Possible bottlenecks by service:
Bookshelf (disk i/o)
Postgresql (memory, cpu, disk i/o)
Solr (memory, cpu, disk i/o)
Reporting (increases postgres utilization significantly)
Manage (cpu, memory)
Possible bottlenecks by topology:
FE (memory, cpu)
BE (memory, cpu, disk i/o)
Specific possible bottlenecks by usage pattern:
During the bootstrapping you'll have increased CPU usage on the FE's during the client key creation. You'll also see increased bookshelf disk I/O when downloading the initial cookbooks, but afterwards the client will use the local cache on disk when possible. We've implemented cookbook caching on the FE's, a feature that should ship during the next Chef Server release that should help in reducing I/O to the BE. The client also now has the ability to self create it's own client key, however most people aren't using it and there are theoretical concerns about client creation on new machines without much entropy.
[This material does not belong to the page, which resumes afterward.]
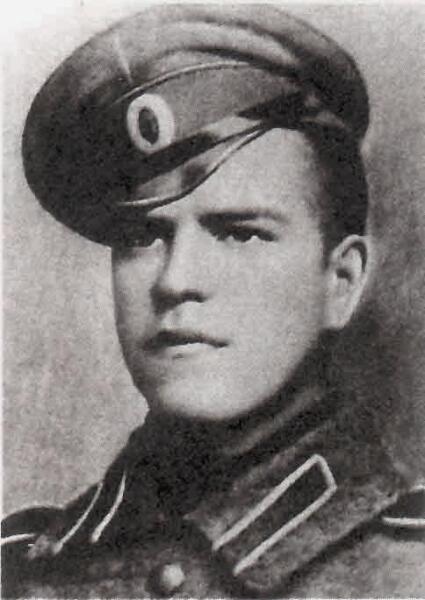 Унтер-офицер Георгий Жуков, 1916 г.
When searching you're going to see an increase in CPU and memory on the BE's as Solr scans it's index. Unpacking the gzipped node blobs will also cause additional disk I/O, memory, and cpu usage.
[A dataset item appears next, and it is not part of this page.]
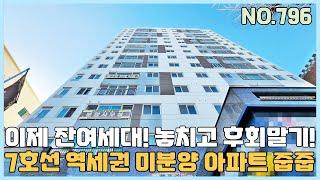 [NO.796] 부천신축아파트 이제 잔여세대 7호선 역세권 미분양 아파트 줍줍 땡처리~ 춘의역 제일 가까운 아파트 놓치고 나중에 후회마세요! [부천신축아파트][부천신축아파트매매]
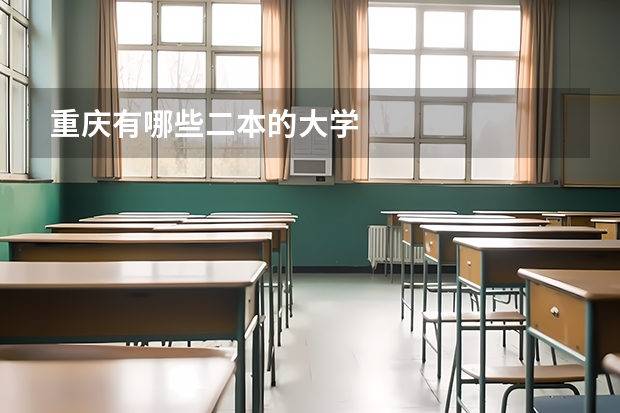 重庆有哪些二本的大学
chef-client runs (erchef, postgres, Solr)
Client runs are difficult to profile due to the variance in usage patterns (search, databags), but generally the cookbook dependency graph solving is a FE CPU increase. Cookbook downloads are a memory and disk i/o increase, node saves are a CPU and memory increase, both on the BE.
Manage UI Sessions (erchef, postgres, solr)
The manage UI uses search and erchef endpoints to paint several of the dropdowns. That usually will increase load on Solr and Postgres significantly.
We tend to throw upwards 50% of available memory and CPU at Postgres and split the remaining for other services on the BE. After we've gathered data of your usage patterns we should be able to tune the services appropriately.
Despite it not being a recommended configuration, we have customers that are running clusters (4 FE, 1 BE HA Pair) with 150k+ nodes. We find slow spinning disks on the BE are generally the most common bottleneck when you get a cluster that busy, so SSD storage is pretty much a necessity.
We don't support scaling out the BE services independently, as the complexity of maintaining consistency for backup/HA/upgrades is significant. We might support that in the future, but we usually recommend smaller clusters with single BE HA Pairs.